Ma qualche giorno dopo, sempre all'allenamento di rugby, seppi che uno dei giocatori della prima squadra aveva perso il bambino tanto atteso per una leucemia fulminante. Lo cercai per dargli un abbraccio e dirgli... cosa? Cosa avrei potuto o dovuto dire in quel momento?
Comparare la mia situazione di fronte alla sua sofferenza? “Il tuo dolore è più grande del mio, che perdo SOLO la cognata.”? Non lo dissi, ma lo pensai. “Marco – mi disse piangendo – tu sei pastore... Perché a me?”
Se avvicinavo i tre dolori, quello di una cognata terminale, di un matrimonio finito, e di un figlio nato da poco e morto, chi avrebbe vinto tra noi? Chi avrebbe avuto ragione di lamentarsi di più e chi di essere consolato per aver “vinto la gara” rispetto agli altri?
Il problema è che, la teologia del dolore comparato, non funziona. Questo Giobbe lo sapeva, e, da uomo di Dio, saggio, ce lo mostra:
“Allora Giobbe si alzò, si stracciò il mantello, si rase il capo, si prostrò a terra e adorò dicendo: «Nudo sono uscito dal grembo di mia madre e nudo tornerò in grembo alla terra; il Signore ha dato, il Signore ha tolto; sia benedetto il nome del Signore». In tutto questo Giobbe non peccò e non attribuì a Dio nessuna colpa.” (Giobbe 1:20-22)
La frase che ricorre de volte nel libro è “Non peccò” Giobbe non pecca, non addebita il male a Dio e “compara” il suo male a nessun altro, ma dice una cosa ben più saggia:
“Io sono nato nudo, senza nulla, e quando morirò sarò nudo ancora, senza nulla. Tutto quello che c'è in mezzo non è mio, ma mi è dato. E se non è mio, è di chi lo ha creato, e me lo ha concesso in comodato d'uso gratuito, non perché sono “più fico di altri”, ma perché così è. Qualunque cosa accada, confido nel Signore per la mia vita.”.

Estratto dei dati:
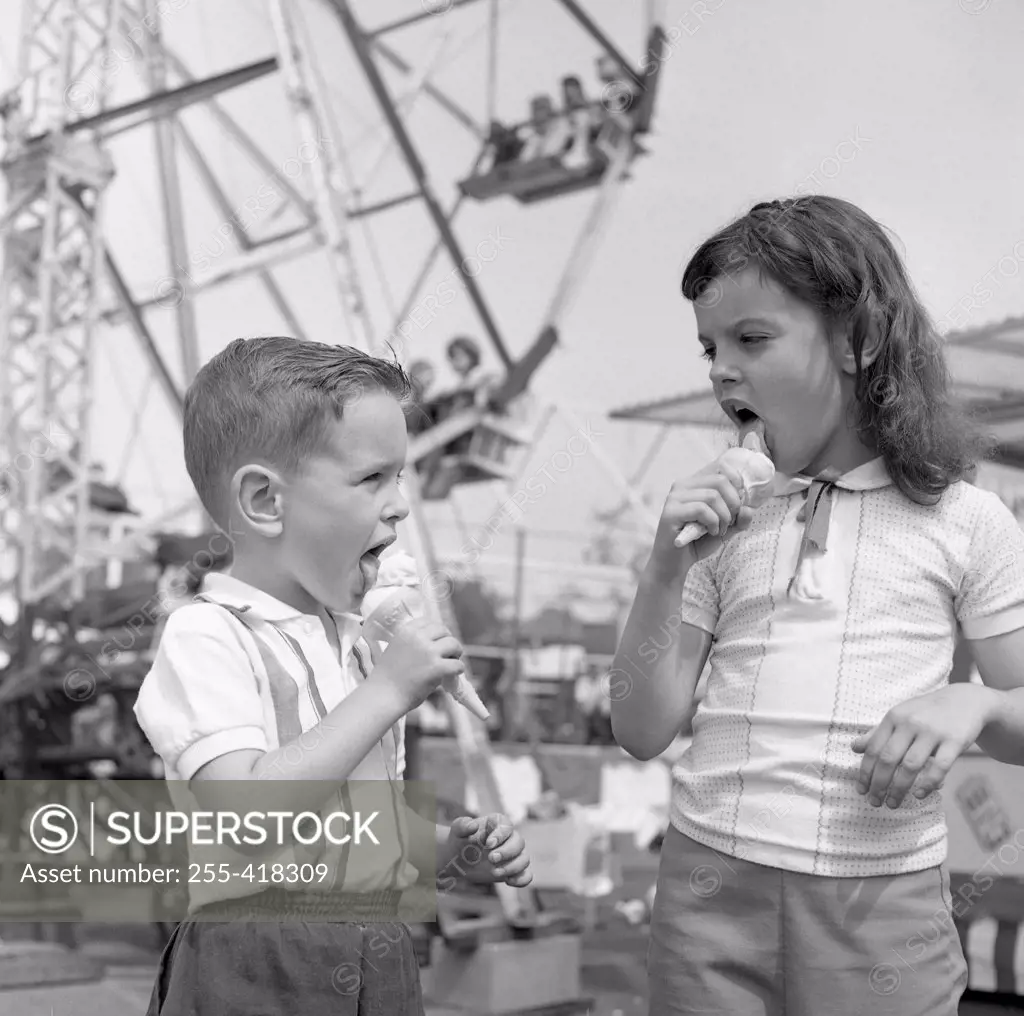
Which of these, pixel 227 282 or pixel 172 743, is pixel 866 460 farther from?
pixel 227 282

Cosa devi fare:
1 - Indica se le affermazioni seguenti concordano con il testo su Giobbe e il dolore, rispondendo sì o no e citando le parole decisive. (a) Il giocatore della prima squadra aveva perso il figlio per una leucemia fulminante. (b) Al giocatore viene detto che il suo dolore è più grande. (c) Il testo afferma che la teologia del dolore comparato funziona.
2 - Estrai dal testo su Giobbe e il dolore il passo compreso tra "Ma qualche giorno" e "in quel momento?", estremi inclusi.
3 - Prosegui il testo su Giobbe e il dolore a partire dalla sua ultima frase.

Risposte per compito:
1 -
(a) Sì: "aveva perso il bambino tanto atteso per una leucemia fulminante".
(b) No: "Non lo dissi, ma lo pensai."
(c) No: "Il problema è che, la teologia del dolore comparato, non funziona."

2 -
Ma qualche giorno dopo, sempre all'allenamento di rugby, seppi che uno dei giocatori della prima squadra aveva perso il bambino tanto atteso per una leucemia fulminante. Lo cercai per dargli un abbraccio e dirgli... cosa? Cosa avrei potuto o dovuto dire in quel momento?

3 -
Non lo sfiora l'idea di un Dio malvagio che lo sta punendo, e neppure la teologia del dolore comparato:
“Sua moglie gli disse: «Ancora stai saldo nella tua integrità? Ma lascia stare Dio e muori!» Giobbe le rispose: «Tu parli da donna insensata! Abbiamo accettato il bene dalla mano di Dio, e rifiuteremmo di accettare il male?» In tutto questo Giobbe non peccò con le sue labbra.” (Giobbe 2:8-10)
La parola tradotta con “lascia stare” (in altre versioni è tradotta con “maledici Dio, benedici Dio, bestemmi Dio, rinuncia a Dio) è ְבָָרַך ḇaraḵ, il cui primo significato è “inginocchiarsi”. Giobbe è arrabbiato, e la chiama “stolta” e non capisce che la moglie gli sta suggerendo la giusta visione del problema: “Giobbe, inginocchiati a Dio, perché con tutto quello che ti è accaduto Dio c'entra poco o niente”.
Ritorniamo alla nostra “misurazione”: se nulla è mio su questa terra, se tutto mi è stato dato “in comodato d'uso gratuito”, se non mi sono “meritato” niente, ma tutto è un dono, cosa sto a misurare cose non mie? Se fosse mio potrei dolermene e bestemmiare per quel che m'è stato tolto ma siccome non è mio, debbo solo accettare che la vita è così. Non ci sono dolori “comparabili”, e comparare i dolori non mi aiuta per nulla ad affrontarli.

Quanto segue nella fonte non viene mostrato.